**SUPPLIED MATERIAL:**
* * *

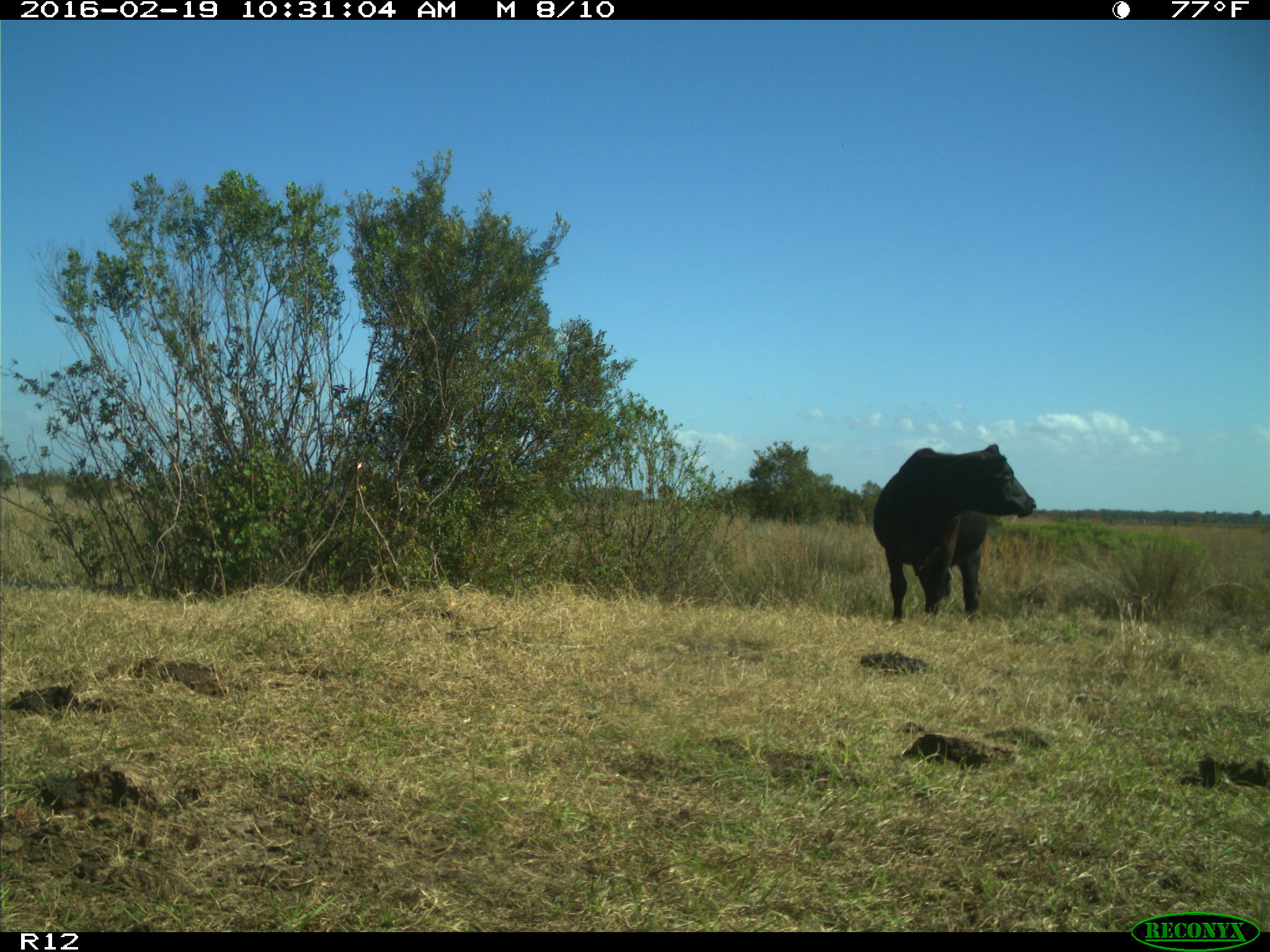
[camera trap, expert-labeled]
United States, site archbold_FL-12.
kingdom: Animalia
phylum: Chordata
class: Mammalia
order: Artiodactyla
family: Bovidae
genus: Bos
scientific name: Bos taurus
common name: domestic cow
Bos taurus (domestic cow).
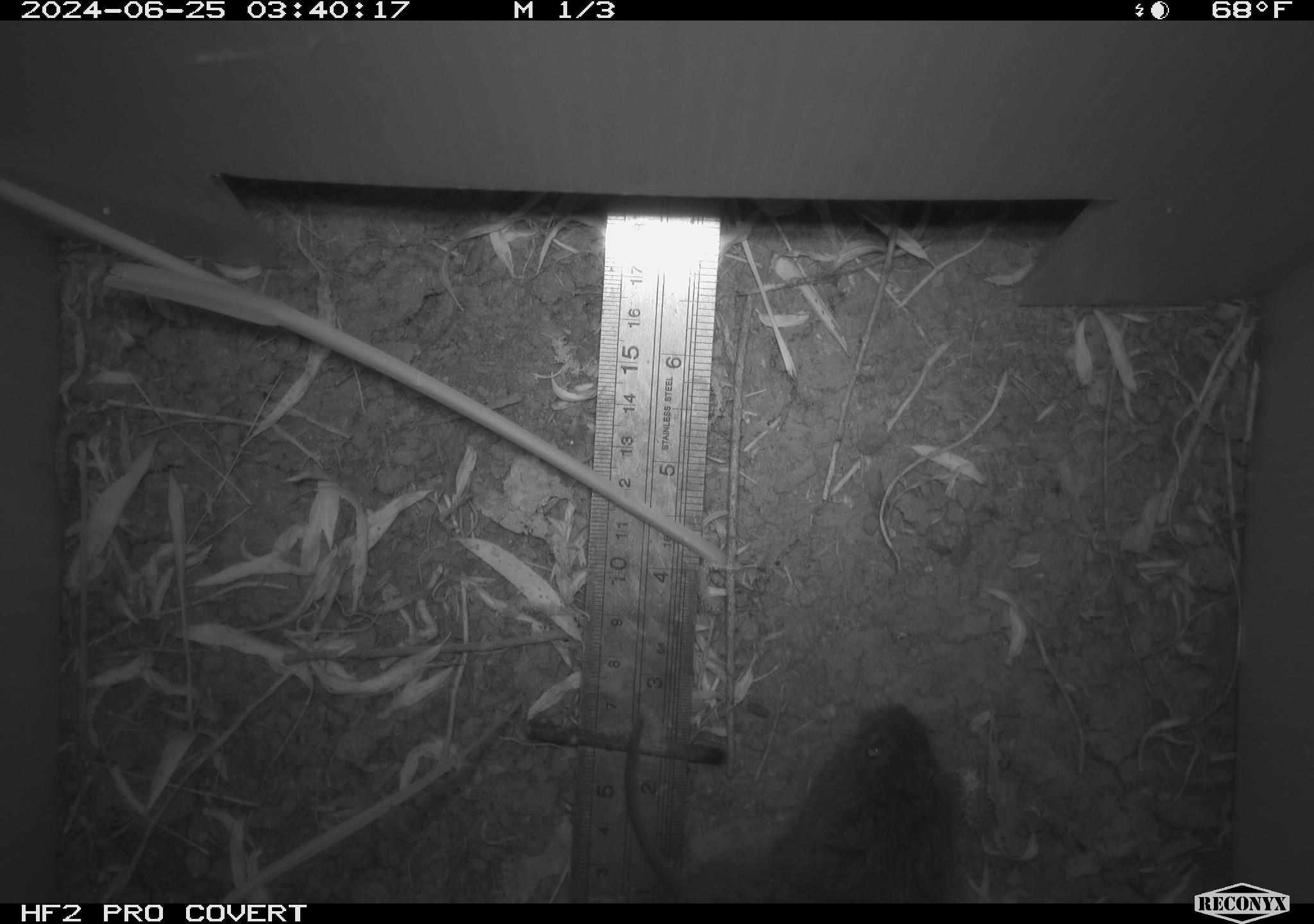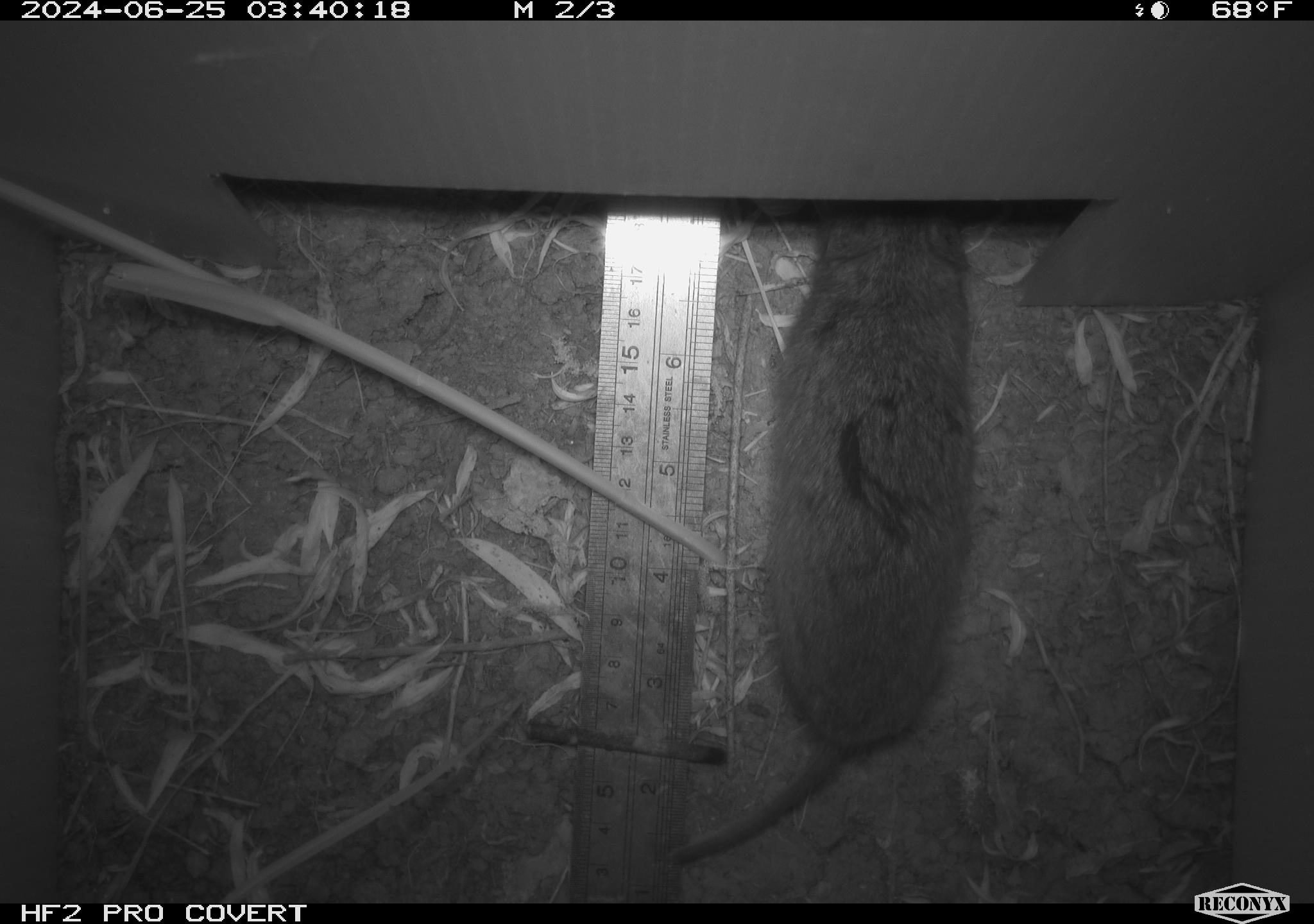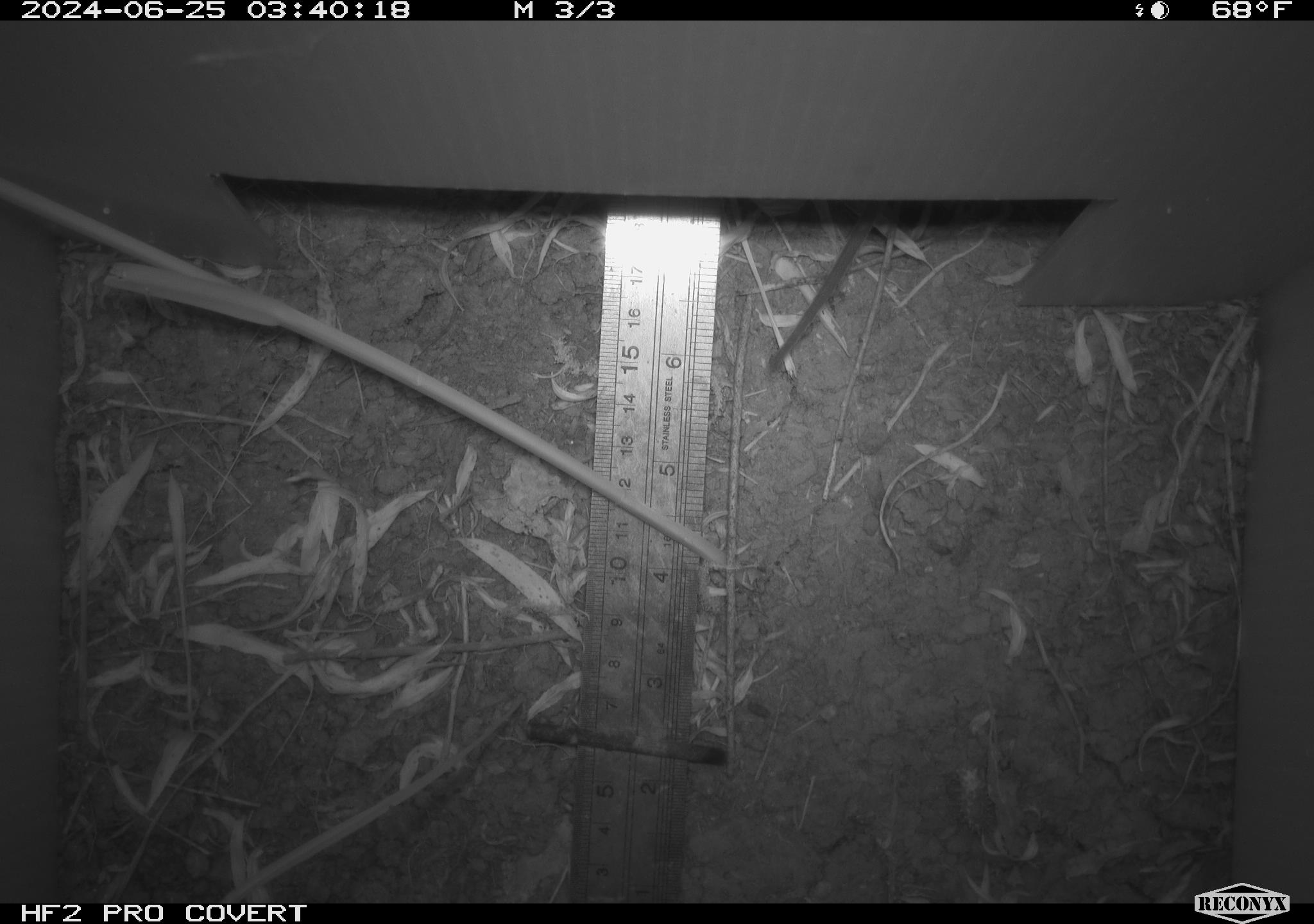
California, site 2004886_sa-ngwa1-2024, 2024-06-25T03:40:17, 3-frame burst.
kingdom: Animalia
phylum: Chordata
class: Mammalia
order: Rodentia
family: Cricetidae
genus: Microtus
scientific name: Microtus californicus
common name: california vole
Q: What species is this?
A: California vole (Microtus californicus).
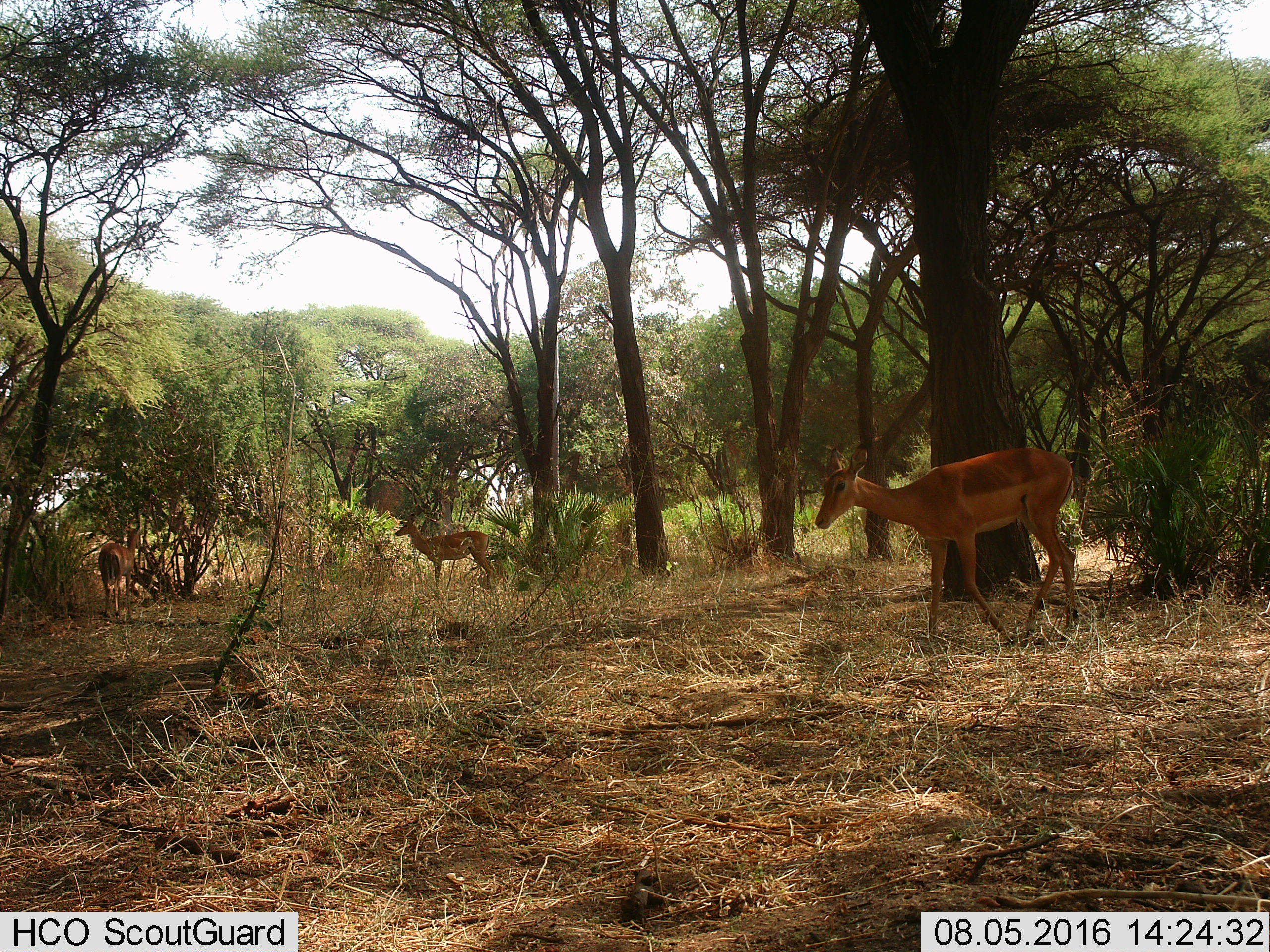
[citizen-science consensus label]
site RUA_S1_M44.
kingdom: Animalia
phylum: Chordata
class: Mammalia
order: Artiodactyla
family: Bovidae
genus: Aepyceros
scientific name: Aepyceros melampus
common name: impala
Impala (Aepyceros melampus), count 3. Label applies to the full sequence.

* * *

**WHAT IS EXPECTED:**
Of all the material above, only the lines from the one that has "scientific name: Microtus californicus" down to the one that has "genus: Aepyceros" are to be written out, exactly and with both ends included. Pictures are skipped.

**RESULT OF THE EXERCISE:**
scientific name: Microtus californicus
common name: california vole
Q: What species is this?
A: California vole (Microtus californicus).
[citizen-science consensus label]
site RUA_S1_M44.
kingdom: Animalia
phylum: Chordata
class: Mammalia
order: Artiodactyla
family: Bovidae
genus: Aepyceros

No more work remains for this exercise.